In what could not come as a lot of a shock, a brand new check of Siri’s data of Tremendous Bowl historical past has revealed vital accuracy points with Apple’s digital assistant, suggesting Apple nonetheless has some method to go in overcoming challenges with Siri’s capacity to supply dependable info.
In a methodical experiment, One Foot Tsunami‘s Paul Kafasis requested Siri who gained every Tremendous Bowl from I by way of LX and documented its responses. The outcomes had been strikingly poor, with Siri accurately figuring out winners solely 34% of the time – simply 20 right solutions out of 58 performed Tremendous Bowls.
Maybe most notably, Siri repeatedly and incorrectly credited the Philadelphia Eagles with 33 Tremendous Bowl victories, regardless of the workforce having gained just one championship of their historical past. The digital assistant’s responses ranged from offering details about improper Tremendous Bowls to providing fully unrelated soccer details.
Whereas Siri did handle a number of streaks of correct solutions, together with three consecutive right responses for Tremendous Bowls V by way of VII, it additionally had a outstanding string of 15 consecutive incorrect solutions spanning Tremendous Bowls XVII by way of XXXII.

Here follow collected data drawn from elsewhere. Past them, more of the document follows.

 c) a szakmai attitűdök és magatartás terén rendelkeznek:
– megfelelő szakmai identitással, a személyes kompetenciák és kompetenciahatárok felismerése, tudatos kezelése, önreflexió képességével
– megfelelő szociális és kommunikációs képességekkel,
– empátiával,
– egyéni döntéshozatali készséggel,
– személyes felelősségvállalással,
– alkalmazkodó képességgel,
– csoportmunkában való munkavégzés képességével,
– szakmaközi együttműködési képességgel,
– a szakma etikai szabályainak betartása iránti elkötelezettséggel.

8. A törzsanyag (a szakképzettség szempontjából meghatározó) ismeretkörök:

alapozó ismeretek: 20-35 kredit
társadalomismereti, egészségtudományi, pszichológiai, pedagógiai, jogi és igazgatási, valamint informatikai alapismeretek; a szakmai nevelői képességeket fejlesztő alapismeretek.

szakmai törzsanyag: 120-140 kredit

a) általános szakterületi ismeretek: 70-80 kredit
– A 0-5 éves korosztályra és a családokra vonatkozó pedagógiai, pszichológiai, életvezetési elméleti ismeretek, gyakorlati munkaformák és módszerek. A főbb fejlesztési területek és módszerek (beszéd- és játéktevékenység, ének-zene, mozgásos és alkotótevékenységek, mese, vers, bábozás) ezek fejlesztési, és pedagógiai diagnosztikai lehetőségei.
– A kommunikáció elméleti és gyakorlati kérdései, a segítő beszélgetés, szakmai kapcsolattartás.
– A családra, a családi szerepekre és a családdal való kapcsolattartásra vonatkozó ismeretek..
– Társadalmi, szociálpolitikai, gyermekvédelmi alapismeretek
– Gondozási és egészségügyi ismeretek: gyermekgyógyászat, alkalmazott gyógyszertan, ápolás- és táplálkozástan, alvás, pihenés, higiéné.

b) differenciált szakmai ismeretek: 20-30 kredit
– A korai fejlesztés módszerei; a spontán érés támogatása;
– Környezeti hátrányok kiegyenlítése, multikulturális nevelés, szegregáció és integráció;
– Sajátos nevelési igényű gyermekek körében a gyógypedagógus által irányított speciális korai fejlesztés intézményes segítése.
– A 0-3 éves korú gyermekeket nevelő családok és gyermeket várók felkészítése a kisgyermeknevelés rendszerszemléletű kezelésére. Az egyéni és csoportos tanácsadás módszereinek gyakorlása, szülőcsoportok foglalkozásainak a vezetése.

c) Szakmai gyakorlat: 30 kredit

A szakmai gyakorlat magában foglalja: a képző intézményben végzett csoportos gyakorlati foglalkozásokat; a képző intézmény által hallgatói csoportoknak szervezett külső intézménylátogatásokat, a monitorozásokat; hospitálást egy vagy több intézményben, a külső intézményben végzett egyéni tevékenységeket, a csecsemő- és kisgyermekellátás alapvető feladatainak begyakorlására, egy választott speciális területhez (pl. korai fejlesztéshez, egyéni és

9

In a single telling occasion, when requested about Tremendous Bowl XVI, Siri provided to defer to ChatGPT – which then supplied the right reply. The distinction highlighted the restrictions of Siri’s personal data base in comparison with extra superior AI techniques.
The check was carried out on iOS 18.2.1 with Apple Intelligence enabled, and related outcomes had been discovered on each the upcoming iOS 18.3 beta and macOS 14.7.2, suggesting the difficulty extends throughout Apple’s platforms. Kafasis generated a spreadsheet of the ends in each Excel and PDF codecs, which you may learn right here.

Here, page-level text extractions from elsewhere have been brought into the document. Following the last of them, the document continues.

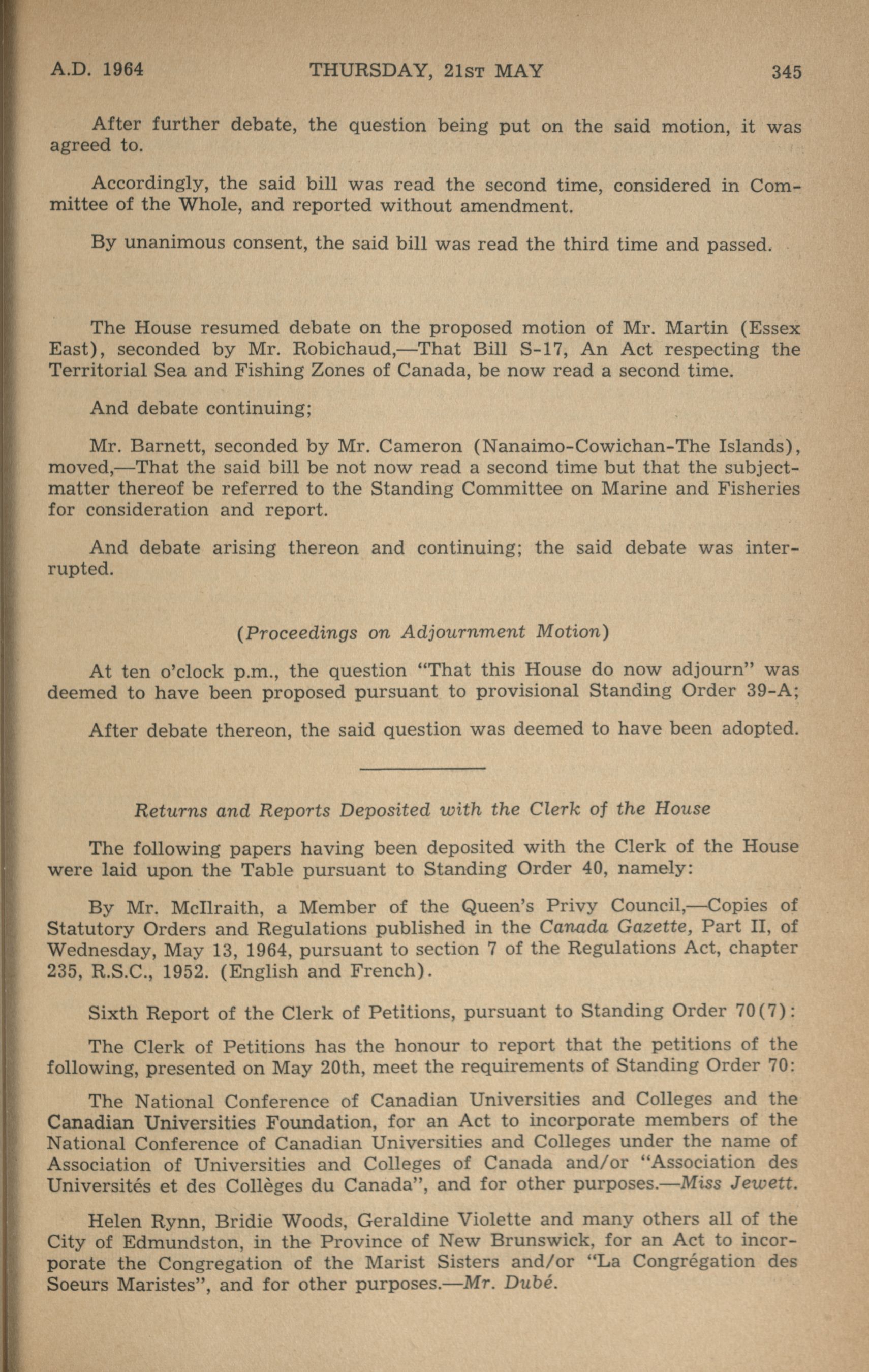 A.D. 1964 THURSDAY, 21ST MAY 345

After further debate, the question being put on the said motion, it was agreed to.

Accordingly, the said bill was read the second time, considered in Committee of the Whole, and reported without amendment.

By unanimous consent, the said bill was read the third time and passed.

The House resumed debate on the proposed motion of Mr. Martin (Essex East), seconded by Mr. Robichaud,—That Bill S-17, An Act respecting the Territorial Sea and Fishing Zones of Canada, be now read a second time.

And debate continuing;

Mr. Barnett, seconded by Mr. Cameron (Nanaimo-Cowichan-The Islands), moved,—That the said bill be not now read a second time but that the subject-matter thereof be referred to the Standing Committee on Marine and Fisheries for consideration and report.

And debate arising thereon and continuing; the said debate was interrupted.

(Proceedings on Adjournment Motion)

At ten o'clock p.m., the question "That this House do now adjourn" was deemed to have been proposed pursuant to provisional Standing Order 39-A;

After debate thereon, the said question was deemed to have been adopted.

Returns and Reports Deposited with the Clerk of the House

The following papers having been deposited with the Clerk of the House were laid upon the Table pursuant to Standing Order 40, namely:

By Mr. McIlraith, a Member of the Queen's Privy Council,—Copies of Statutory Orders and Regulations published in the Canada Gazette, Part II, of Wednesday, May 13, 1964, pursuant to section 7 of the Regulations Act, chapter 235, R.S.C., 1952. (English and French).

Sixth Report of the Clerk of Petitions, pursuant to Standing Order 70(7):

The Clerk of Petitions has the honour to report that the petitions of the following, presented on May 20th, meet the requirements of Standing Order 70:

The National Conference of Canadian Universities and Colleges and the Canadian Universities Foundation, for an Act to incorporate members of the National Conference of Canadian Universities and Colleges under the name of Association of Universities and Colleges of Canada and/or "Association des Universités et des Collèges du Canada", and for other purposes.—Miss Jewett.

Helen Rynn, Bridie Woods, Geraldine Violette and many others all of the City of Edmundston, in the Province of New Brunswick, for an Act to incorporate the Congregation of the Marist Sisters and/or "La Congrégation des Soeurs Maristes", and for other purposes.—Mr. Dubé.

Individually, impressed by Kafasis’ check, Daring Fireball‘s John Gruber tried a few of his personal sports activities queries with Siri and in contrast its responses to ChatGPT, Kagi, DuckDuckGo, and Google, all of which succeeded the place Siri failed.
Maybe worse for Apple, Gruber discovered that previous Siri (i.e. earlier than Apple Intelligence) did a greater job at answering a query by declining to reply it, as a substitute offering an inventory of internet hyperlinks. The primary internet end result supplied an correct, if solely partial, reply to the query, whereas new Siri, powered by Apple Intelligence, fared a lot worse. Gruber explains:
New Siri — powered by Apple Intelligence™ with ChatGPT integration enabled — will get the reply fully however plausibly improper, which is the worst method to get it improper. It is also inconsistently improper — I attempted the identical query 4 instances, and acquired a unique reply, all of them improper, every time. It is a full failure.

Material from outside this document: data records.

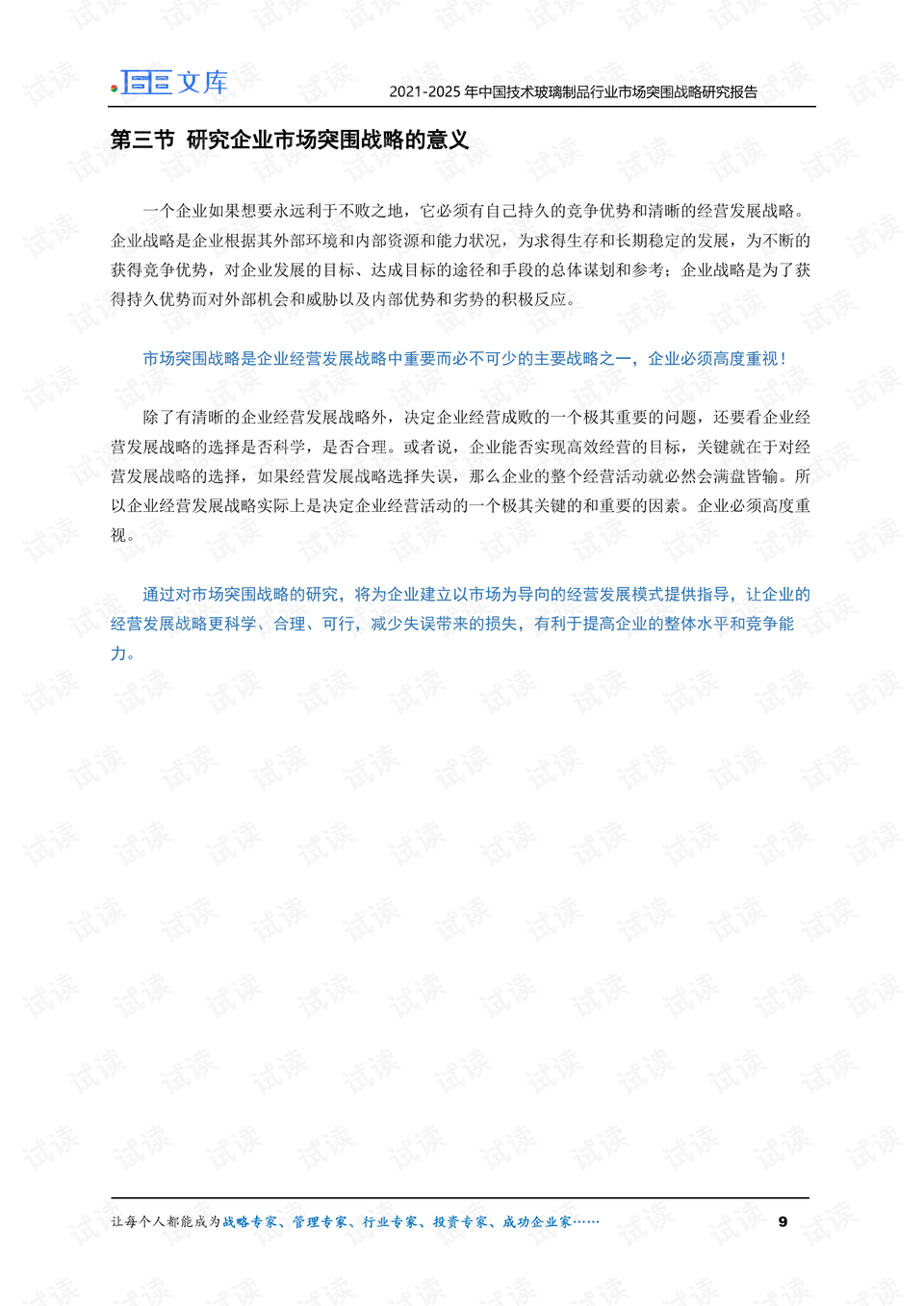 文库

2021-2025年中国技术玻璃制品行业市场突围战略研究报告

第三节 研究企业市场突围战略的意义

一个企业如果想要永远利于不败之地，它必须有自己持久的竞争优势和清晰的经营发展战略。企业战略是企业根据其外部环境和内部资源和能力状况，为求得生存和长期稳定的发展，为不断的获得竞争优势，对企业发展的目标、达成目标的途径和手段的总体谋划和参考；企业战略是为了获得持久优势而对外部机会和威胁以及内部优势和劣势的积极反应。

市场突围战略是企业经营发展战略中重要而必不可少的主要战略之一，企业必须高度重视！

除了有清晰的企业经营发展战略外，决定企业经营成败的一个极其重要的问题，还要看企业经营发展战略的选择是否科学，是否合理。或者说，企业能否实现高效经营的目标，关键就在于对经营发展战略的选择，如果经营发展战略选择失误，那么企业的整个经营活动就必然会满盘皆输。所以企业经营发展战略实际上是决定企业经营活动的一个极其关键的和重要的因素。企业必须高度重视。

通过对市场突围战略的研究，将为企业建立以市场为导向的经营发展模式提供指导，让企业的经营发展战略更科学、合理、可行，减少失误带来的损失，有利于提高企业的整体水平和竞争能力。

让每个人都能成为战略专家、管理专家、行业专家、投资专家、成功企业家……

9

试读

“It is simply unbelievable how silly Siri is about a subject of such recognition,” commented Gruber. “In case you had guessed that Siri may get half the Tremendous Bowls proper, you misplaced, and it wasn’t even that shut.”
In fact, this is not the primary time Siri has acquired heavy flak for its all-round efficiency, however Gruber’s criticism about “plausibly improper” solutions to normal data questions ties again to the trendy drawback of hallucinating AI chatbots that spout deceptive or flat-out improper responses with full confidence.
Apple is growing a a lot smarter model of Siri that makes use of superior giant language fashions, which ought to enable the private assistant to raised compete with chatbots like ChatGPT. A chatbot model of Siri would possible be capable of maintain ongoing conversations and supply the type of assist and perception as ChatGPT or Claude, however how properly the combination will carry out could also be a priority, occurring Siri’s abysmal monitor document.
Apple is anticipated to announce LLM Siri as quickly as 2025 at WWDC, however Apple will not launch it till a number of months after it is unveiled. Meaning LLM Siri would are available an replace to iOS 19, with Apple planning for a spring 2026 launch.